She hated it when he used the intimate form of her name. There was nothing she could do about it — they were intimates, after all. It was only a matter of time before Kell captured her again and they would be as intimate as two people could be, entwined together in blood and pain.

What do you want, Rasten?

His reply, when it came, was hesitant.
I … I just wanted to know if you're alright.

I'm fine,
she replied.
How's the shoulder?

It'll heal. What about your lover's arm?

A wave of anger sent the power breaking over her naked skin, filling the tent with rippling blue light. For a moment neither of them spoke, but Sierra could feel his attention still fixed on her. Pain was of no importance to Rasten. He thought nothing of inflicting or receiving it. Any normal person would want to spare those they loved, but to Rasten the concept was inconceivable. Pain was unavoidable.

More than anything else right now, she didn't want him thinking about Isidro.
What do you want?
she said again.

She felt him draw a breath, as though steeling himself for something difficult.
Little Crow, we need to talk.

I have nothing to say to you.

Perhaps not, but you do need to listen. Sirri, you have to know that Kell will never stop hunting you.

Sierra pressed her head back against the furs. So, he was doing this to hound her, to keep her exhausted and fearful.
Anyone who shelters me will suffer and decent folk will drive me off with stones and spears. I know this tale, Rasten.

Good. Then you understand that you can't go on like this for long.

Sierra laughed silently, but the giggle that echoed down the line to Rasten had an edge of hysteria to it.
You want me to give myself up? Rasten, you're either mad or you're desperately trying to avoid whatever punishment Kell will use to reward your failure —

I can take whatever Kell gives me
, Rasten said evenly.
Sirri, just listen. I've been watching you grow, but until last night I didn't realise how far you've come. I'm not sure I could take you alive and your power is still growing. But if Kell comes here it will be a different matter. You're powerful enough for his purpose — if he captures you again, he'll break you like he did me and he'll see to it that you're not capable of running again. You'll be a slave for the rest of your life.

And you woke me up to tell me this?

Just listen, Sirri. You've no shortage of power and it's growing every day you use it, but you lack the training and the skill you'll need to stand against Kell. For now he's pinned down by the Akharian army and he's given me permission to stay here in the east until this wound heals and I can bring you in. I can help you, Sirri. I can give you the training you've been denied. I can make you so powerful that Kell won't be able to break you down.

Rasten, I am not going to give myself up. I'd sooner die than go back.

Then Kell will hunt down and slaughter everyone you come into contact with. Your crippled lover and the prince will die slower deaths than you can imagine. He will keep them alive just to torment you, but if you come home, he'll be so focussed on you they'll be able to slip away.

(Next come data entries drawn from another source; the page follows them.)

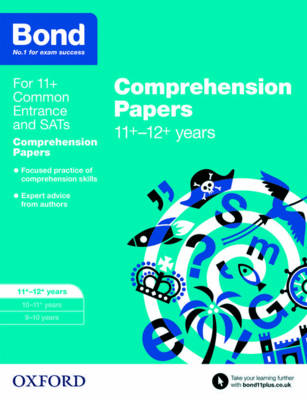 Bond 11+: English: Comprehension Papers 11-12 Years by Michellejoy Hughes, Bond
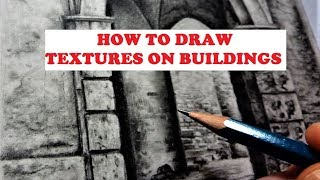 How to Draw Buildings, Graphite Drawing Textures, Shading & Blending Techniques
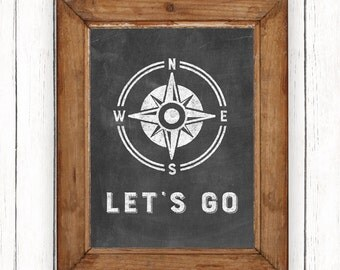 Compass Printable Art Let's Go Print Outdoors Travel Wall Art Instant Download Digital File 8x10 11x14 5x7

And why would you let that happen after what Isidro did to you?

Because I don't care about them. There's only one thing I care about now and that's you. I need you. I can't do this on my own. I need you to
help me destroy Kell. It's the only way, Little Crow. It's the only way we'll ever be free.

 

Sierra lay awake for hours after Rasten left her in peace. It would be beyond foolish to trust him. It had to be a trap. He had never rebelled against Kell, not in all the months she had known him. Rasten loathed his master's lusts but he would not resist, no matter what Kell inflicted on him. It sickened her to think what he must have suffered to bring him to that point … and that he was right: Kell would subject her to the same treatment.

He had to be lying. There had never been so much as a hint of this plan, of such a deep thirst for revenge.

But there wouldn't be, would there? Kell punished any intransigence with swiftness and brutality. Rasten would have learned long ago to police his every thought and expression, but he couldn't trust her to do the same. Even with the restraints Kell had chained around her wrists she couldn't control herself. Every peak of anger and emotion sent her power roaring to the surface, overwhelming her control. And she had barely been tested with Kell's darker lessons. The few times she had earned a punishment on the rack had been minor compared to the rituals Kell performed on his sacrifices, but they had left her so traumatised that she had never pushed against his bounds again. The needle scars on her back prickled at the memory. He wouldn't have trusted her with his secret before she had been tested — so why trust her now?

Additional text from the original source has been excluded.